§ **SELECTED EXCERPT**:
Lewis Metcalf

Making regex from scratch in go


10 Modifiers

Modifiers

Regular Expression modifiers are special characters which change how sub-expressions of the regex are interpreted. The three modifiers we’ll be implementing will be the '?', '+', and '*' modifiers.

Expected Behavior of Modifiers

Zero or One

The '?' symbol is the ‘Zero or One’ modifier. It says that the regex should match an expression if it appears zero or once. For example, the regular expression ab?c has the following match profile;

Similarly, the regular expression (abc)?z has the profile

One or More

The '+' symbol is the ‘One or More’ modifier. It says that the regex should match an expression if it appears one or more times. For example, the regular expression ab+c has the following match profile;

Similarly, the regular expression (abc)+ has the profile

Zero or More

The '*' symbol is the ‘Zero or More’ modifier. It says that the regex should match an expression if it appears zero or more times. For example, the regular expression ab*c has the following match profile;

Similarly, the regular expression `(abc)*’ has the profile

Modelling Modifiers with Epsilon FSMs

Modelling this behaviour with state machines is fairly straight forward when using epsilon transitions.

Let’s start with the Zero or One modifier.

Zero or One

Modelling the behaviour for this modifier involves implementing an optional skip step between the State (or States) that represent the sub expression, so that we can ‘skip’ over it for the ‘zero’ case or pass through it as normal for the ‘one’ case.

This should look something like this;

Pasted-image-20221009123359.png

Let’s explain this a bit.

To apply the '?' modifier to an FSM, we need to start from a State which has an epsilon transition to the start of the FSM, and also an epsilon transition to the end of the FSM.

The epsilon transition to the start of the FSM represents the ‘one’ case, in which we walk as normal through the FSM.

The epsilon transition to the end of the FSM represents the ‘zero’ case, in which we skip the FSM entirely.

For example, the regex dogs? would look like so;

graph LR 0((0)) --"d"--> 1((1)) 1((1)) --"o"--> 2((2)) 2((2)) --"g"--> 3((3)) 3((3)) -."ε".-> 4((4)) 4((4)) --"s"--> 5((5)) 3((3)) -."ε".-> 5((5))

And (dog)?s would be;

graph LR 0((0)) -."ε".-> 1((1)) 1((1)) --"d"--> 2((2)) 2((2)) --"o"--> 3((3)) 3((3)) --"g"--> 4((4)) 0((0)) -."ε".-> 4((4)) 4((4)) --"s"--> 5((5))

§ **GIVEN INSTRUCTION**:
List each modifier introduced in the text on regex modifiers, giving its symbol and the name the text assigns to it.

§ **Bounding box annotation entries**:
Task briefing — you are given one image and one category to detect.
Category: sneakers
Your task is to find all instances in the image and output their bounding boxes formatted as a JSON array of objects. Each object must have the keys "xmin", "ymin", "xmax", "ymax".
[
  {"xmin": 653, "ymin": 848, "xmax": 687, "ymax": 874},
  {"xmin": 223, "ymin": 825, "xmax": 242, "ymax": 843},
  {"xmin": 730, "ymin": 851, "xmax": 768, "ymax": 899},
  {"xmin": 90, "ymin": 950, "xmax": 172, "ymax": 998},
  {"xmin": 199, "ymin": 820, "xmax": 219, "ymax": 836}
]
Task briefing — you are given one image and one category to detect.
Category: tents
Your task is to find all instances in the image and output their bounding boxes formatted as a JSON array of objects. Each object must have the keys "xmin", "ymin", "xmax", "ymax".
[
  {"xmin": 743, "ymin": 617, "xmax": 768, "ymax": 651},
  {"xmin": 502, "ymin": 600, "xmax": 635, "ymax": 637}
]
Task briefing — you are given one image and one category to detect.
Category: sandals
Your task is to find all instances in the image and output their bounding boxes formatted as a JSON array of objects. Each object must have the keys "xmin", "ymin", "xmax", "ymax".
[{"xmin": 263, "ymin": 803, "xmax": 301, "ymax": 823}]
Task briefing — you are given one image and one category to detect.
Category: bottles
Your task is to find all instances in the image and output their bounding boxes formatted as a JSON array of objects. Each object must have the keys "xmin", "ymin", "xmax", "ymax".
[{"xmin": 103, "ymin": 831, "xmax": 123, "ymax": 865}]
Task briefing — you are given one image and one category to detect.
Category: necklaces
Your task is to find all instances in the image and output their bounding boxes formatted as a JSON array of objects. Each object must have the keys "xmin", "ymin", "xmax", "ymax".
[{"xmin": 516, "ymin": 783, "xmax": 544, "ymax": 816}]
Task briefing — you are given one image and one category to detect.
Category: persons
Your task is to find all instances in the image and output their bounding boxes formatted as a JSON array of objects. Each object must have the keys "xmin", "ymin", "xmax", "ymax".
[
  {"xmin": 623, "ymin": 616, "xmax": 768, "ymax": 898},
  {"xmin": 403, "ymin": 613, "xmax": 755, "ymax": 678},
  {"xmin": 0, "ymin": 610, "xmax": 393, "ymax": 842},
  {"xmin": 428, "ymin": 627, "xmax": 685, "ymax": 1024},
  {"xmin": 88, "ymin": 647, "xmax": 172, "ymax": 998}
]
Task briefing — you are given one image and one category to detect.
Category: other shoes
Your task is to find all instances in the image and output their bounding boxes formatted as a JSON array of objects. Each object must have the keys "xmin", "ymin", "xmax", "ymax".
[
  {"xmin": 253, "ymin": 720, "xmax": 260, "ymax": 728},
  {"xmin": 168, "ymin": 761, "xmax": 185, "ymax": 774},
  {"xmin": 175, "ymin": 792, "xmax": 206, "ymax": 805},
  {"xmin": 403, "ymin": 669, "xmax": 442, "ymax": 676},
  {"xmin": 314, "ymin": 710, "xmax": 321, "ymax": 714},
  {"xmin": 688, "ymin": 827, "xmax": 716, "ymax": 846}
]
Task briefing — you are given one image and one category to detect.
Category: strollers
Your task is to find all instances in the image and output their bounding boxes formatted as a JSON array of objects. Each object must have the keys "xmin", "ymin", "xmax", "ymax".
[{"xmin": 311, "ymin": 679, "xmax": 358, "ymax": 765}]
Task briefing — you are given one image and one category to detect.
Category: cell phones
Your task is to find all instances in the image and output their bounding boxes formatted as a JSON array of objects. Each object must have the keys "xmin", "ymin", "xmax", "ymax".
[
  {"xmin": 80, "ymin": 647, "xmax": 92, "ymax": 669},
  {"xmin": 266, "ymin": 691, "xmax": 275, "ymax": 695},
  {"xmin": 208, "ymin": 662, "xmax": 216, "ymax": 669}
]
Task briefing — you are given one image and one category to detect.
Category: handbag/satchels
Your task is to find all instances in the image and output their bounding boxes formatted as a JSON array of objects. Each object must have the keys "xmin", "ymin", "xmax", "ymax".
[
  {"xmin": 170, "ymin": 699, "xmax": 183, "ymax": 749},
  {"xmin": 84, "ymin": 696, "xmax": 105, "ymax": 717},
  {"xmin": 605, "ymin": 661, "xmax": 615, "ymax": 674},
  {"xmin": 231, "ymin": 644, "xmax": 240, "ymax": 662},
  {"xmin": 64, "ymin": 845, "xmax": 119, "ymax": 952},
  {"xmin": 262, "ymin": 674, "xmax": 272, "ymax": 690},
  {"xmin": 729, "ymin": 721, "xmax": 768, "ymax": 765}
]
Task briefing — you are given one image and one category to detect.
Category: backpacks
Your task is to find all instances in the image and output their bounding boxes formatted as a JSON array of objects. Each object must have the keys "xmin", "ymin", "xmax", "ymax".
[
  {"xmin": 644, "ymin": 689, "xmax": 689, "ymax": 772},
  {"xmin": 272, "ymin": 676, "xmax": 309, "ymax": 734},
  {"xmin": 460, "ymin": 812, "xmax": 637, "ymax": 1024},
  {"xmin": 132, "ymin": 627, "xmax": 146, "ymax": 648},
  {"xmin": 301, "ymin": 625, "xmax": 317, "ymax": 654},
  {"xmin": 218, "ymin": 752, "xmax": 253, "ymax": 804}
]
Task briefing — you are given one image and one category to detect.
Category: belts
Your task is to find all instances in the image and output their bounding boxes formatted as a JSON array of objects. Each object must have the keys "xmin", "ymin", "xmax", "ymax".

§ **TASK RESULT**:
- '?': Zero or One
- '+': One or More
- '*': Zero or More